Сперва явились старушки, дальние родственницы. Пергаментные личики с высохшими губами знающе улыбались. Каждая мелочь этого дня, изгибы салфетки на скатерти — все переживалось ими ретроспективно, как бесконечная анфилада комнат, уходящих в прошлое: они вспоминали. Их крашеные длинные локоны висели справа и слева из–под красивого старинного убора — кисейной фаты, щедро сброшенной с головы на спину, и нарядного, низко на лоб опущенного обруча, похожего на кокошник. Сперва осторожно перед зеркалом, двумя руками, снимался этот убор, потом уже старушки сухими ручками оправляли на себе черные шелковые кофты, брали за щеку хозяйку дома и подставляли ей тонкие свои чуть ослюнявленные губки.
— Ну, джан…
Маленьким членам дома давался ласковый подзатыльничек. И старушки, выполнив благопристойно — и сразу как бы поставив ключ в этой музыке большого дня — все обряды, установленные обычаем, чинно рассаживались вдоль стенок, обмениваясь друг с другом улыбками, разговором скошенных глаз, кивком подбородка, указательным движением бровки, — они понимали друг друга, как птицы на жердочке. Хозяйка плавала от одной к другой. Гремя новыми сапогами, из комнаты в комнату бегал, выпуча карие глаза, взволнованный наследник виноторговца Гнуни. Ему было пять лет. Он не хотел ложиться. Девочка постарше, золушка в доме, застенчиво пробиралась за ним, силясь его унять. Руки ее были растопырены, как если б она ловила курицу.
Вслед за старухами неожиданно и не вовремя пришел местный молодой человек. Все в доме знали, что он коммунист, и чрезвычайно этим гордились. Представляя его, хозяйка держала губы особенным образом: так показывают иные гордецы револьвер, прибавляя, что он не заряжен. Коммунист служил в Наркомторге. Френч его был новешенек, ноги в коричневых крагах, непритязательное и очень юное лицо с печатью неуловимого стиля, как в игре «передавай дальше», полученное и несомое дальше, быть может непонятное самому, но бережно охраняемое, рядовое выражение солдата: «Нам дано поручение, не мешайте нам». Эта зарядка, видимая за десять шагов, решительно боролась где–то в его губах и носу с наивной простоватостью крестьянского парня.

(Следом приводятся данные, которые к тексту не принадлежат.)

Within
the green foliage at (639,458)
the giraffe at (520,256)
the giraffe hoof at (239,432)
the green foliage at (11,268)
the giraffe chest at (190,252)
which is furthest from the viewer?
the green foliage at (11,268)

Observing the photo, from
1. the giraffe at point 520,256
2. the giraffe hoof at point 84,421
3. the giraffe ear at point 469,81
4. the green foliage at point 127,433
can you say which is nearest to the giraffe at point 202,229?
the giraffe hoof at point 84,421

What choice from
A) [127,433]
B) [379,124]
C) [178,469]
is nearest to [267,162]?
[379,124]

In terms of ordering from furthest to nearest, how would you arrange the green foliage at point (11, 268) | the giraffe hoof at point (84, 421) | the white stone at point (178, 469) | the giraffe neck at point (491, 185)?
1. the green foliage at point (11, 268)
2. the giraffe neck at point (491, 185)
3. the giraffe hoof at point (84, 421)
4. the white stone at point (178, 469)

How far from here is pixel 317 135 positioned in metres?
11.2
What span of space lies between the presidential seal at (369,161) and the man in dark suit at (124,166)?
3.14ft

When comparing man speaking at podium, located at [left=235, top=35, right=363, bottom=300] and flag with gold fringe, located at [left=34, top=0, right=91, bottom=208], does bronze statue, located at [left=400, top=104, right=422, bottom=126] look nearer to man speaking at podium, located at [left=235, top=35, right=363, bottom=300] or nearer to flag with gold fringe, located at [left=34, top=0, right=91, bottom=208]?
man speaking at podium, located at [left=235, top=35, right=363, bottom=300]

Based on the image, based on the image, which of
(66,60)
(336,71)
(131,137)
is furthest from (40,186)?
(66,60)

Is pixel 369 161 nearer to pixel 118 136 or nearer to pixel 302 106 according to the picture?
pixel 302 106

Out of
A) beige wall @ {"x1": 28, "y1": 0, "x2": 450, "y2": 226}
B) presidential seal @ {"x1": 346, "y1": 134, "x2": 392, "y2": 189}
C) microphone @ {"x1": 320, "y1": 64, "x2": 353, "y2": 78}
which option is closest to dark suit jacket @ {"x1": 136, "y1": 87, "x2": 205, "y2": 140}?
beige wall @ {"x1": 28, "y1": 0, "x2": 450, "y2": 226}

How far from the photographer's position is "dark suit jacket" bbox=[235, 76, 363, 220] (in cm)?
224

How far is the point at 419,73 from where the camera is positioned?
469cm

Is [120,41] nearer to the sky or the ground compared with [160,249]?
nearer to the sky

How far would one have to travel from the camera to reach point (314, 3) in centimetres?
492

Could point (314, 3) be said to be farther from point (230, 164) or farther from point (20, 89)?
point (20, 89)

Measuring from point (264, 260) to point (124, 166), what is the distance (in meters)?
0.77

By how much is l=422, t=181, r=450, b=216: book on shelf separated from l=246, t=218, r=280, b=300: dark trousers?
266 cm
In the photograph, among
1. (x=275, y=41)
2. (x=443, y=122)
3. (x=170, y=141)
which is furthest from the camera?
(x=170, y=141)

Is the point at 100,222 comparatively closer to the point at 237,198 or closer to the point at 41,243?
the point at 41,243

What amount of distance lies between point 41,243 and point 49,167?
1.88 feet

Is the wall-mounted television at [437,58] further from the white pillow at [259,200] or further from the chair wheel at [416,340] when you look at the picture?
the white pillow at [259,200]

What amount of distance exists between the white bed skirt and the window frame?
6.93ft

Он поискал глазами Назик и, не найдя, вынул из кармана папиросную коробку. Хозяева знали, для чего он приходит, и приличие требовало, чтобы Назик поломалась в соседней комнате, сидя между стеной и комодом, а к мужчине вышел мужчина. Но так как мужчин еще не было, хозяйка вкрадчиво стукнула в стенку доктору Петросяну.
Стук этот был доктору Петросяну — стук в сердце. Уж полчаса он танцевал в нетерпении перед последней пациенткой, за ее спиной делая жесты душильника и гипнотизируя ее выкатившимися от ненависти глазами. Пациентка — высочайшая старуха, прямая, как тополь, с квадратным лицом, в богатой национальной одежде карабахской армянки: старый шемахинский шелк, синий и красный, расшитые рукава, атласная белая повязка на рту. Сын ее, маленький, утиного вида, забился за этажерку. Он вез свою мать с предосторожностями, как ящик с посудой, из самого Степанакерта. Старуха приехала вставить челюсть. Но как только доктор Петросян, выжимая сладенькую улыбку, подвигался к ней и двумя пальцами брал за повязку, старуха делала «хи», смешок стыдливости, и ладонью загораживала рот.

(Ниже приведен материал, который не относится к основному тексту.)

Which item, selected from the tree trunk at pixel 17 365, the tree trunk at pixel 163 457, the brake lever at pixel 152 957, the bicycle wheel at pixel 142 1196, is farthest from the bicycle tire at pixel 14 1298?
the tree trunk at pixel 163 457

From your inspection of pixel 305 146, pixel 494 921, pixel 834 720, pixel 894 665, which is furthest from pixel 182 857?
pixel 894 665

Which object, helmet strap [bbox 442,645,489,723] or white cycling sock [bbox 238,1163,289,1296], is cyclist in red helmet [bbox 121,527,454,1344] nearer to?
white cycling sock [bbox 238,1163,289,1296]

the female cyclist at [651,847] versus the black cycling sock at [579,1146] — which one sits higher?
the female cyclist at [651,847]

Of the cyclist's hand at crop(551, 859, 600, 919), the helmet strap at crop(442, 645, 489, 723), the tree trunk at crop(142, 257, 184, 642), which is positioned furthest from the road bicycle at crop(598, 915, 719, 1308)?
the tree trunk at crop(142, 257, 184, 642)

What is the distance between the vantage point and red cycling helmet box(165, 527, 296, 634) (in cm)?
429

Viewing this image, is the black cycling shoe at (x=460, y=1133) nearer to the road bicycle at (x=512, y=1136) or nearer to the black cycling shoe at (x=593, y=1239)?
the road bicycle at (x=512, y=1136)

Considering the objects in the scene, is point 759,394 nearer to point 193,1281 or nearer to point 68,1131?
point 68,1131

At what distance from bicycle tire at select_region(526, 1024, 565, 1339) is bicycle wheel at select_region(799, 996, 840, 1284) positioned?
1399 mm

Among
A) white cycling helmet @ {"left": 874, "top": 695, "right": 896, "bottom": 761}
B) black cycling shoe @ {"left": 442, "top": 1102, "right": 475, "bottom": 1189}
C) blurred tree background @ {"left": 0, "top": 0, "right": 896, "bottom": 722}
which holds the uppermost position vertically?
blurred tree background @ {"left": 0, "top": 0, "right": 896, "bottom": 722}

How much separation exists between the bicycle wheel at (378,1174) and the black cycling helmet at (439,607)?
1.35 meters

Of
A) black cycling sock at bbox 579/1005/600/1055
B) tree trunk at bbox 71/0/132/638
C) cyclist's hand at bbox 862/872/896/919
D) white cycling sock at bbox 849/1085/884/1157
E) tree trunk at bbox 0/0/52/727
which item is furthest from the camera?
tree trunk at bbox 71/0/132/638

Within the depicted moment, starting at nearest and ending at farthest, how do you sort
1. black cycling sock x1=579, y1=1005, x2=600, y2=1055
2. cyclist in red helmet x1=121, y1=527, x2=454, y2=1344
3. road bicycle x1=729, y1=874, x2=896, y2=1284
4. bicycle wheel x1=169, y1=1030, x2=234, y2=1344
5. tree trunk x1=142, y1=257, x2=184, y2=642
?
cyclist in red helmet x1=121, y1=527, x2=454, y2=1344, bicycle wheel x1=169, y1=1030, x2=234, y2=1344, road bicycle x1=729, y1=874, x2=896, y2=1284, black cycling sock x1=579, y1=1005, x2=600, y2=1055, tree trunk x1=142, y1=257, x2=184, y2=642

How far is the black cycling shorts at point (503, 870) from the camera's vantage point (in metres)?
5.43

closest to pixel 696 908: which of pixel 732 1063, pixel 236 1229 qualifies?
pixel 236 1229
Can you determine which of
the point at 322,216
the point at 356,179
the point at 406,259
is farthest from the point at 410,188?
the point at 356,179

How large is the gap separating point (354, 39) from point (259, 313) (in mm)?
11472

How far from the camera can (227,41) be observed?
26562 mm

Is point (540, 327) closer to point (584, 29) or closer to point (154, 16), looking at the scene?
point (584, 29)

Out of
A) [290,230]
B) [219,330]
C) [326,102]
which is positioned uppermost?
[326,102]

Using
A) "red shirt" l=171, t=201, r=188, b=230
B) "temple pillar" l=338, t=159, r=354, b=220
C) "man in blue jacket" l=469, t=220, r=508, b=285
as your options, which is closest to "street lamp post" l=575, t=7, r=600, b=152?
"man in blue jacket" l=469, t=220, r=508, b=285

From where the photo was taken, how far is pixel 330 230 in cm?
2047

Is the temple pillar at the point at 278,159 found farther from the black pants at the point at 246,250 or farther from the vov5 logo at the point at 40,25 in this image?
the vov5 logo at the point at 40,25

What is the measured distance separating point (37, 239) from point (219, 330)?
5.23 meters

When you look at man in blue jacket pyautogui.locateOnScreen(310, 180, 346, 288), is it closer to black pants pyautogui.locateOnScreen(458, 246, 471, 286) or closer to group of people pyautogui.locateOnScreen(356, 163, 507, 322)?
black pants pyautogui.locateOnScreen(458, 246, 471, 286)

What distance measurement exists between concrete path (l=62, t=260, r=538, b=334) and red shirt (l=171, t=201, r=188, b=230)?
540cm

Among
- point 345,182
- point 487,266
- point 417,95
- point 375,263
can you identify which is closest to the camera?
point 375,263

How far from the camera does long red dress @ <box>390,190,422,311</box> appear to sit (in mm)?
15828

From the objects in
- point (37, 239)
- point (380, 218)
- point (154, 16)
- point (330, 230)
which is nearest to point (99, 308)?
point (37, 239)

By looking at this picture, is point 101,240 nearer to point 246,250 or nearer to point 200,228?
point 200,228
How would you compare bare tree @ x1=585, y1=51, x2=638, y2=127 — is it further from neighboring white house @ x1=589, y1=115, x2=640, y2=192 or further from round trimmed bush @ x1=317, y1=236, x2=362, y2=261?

«Сукины коты, — думал в отчаянии доктор Петросян по адресу большевиков, — сдирают с мусульманок чадру, а с нашей старой гвардии, черт бы их побрал, не догадаются наклепки содрать».
— Мамаша (вот дура), майрик, мы с вами два старика, чего там, рот ведь это… (Не под юбку, старая ведьма!)
Но старуха опять судорожно делала «хи», натягивала повязку, и большие желтые веки, похожие на клюв индюка, трепетали над остановившимися глазами.
Доктор Петросян, вспотев от усилия, махнул рукой утиному человечку: завтра, завтра.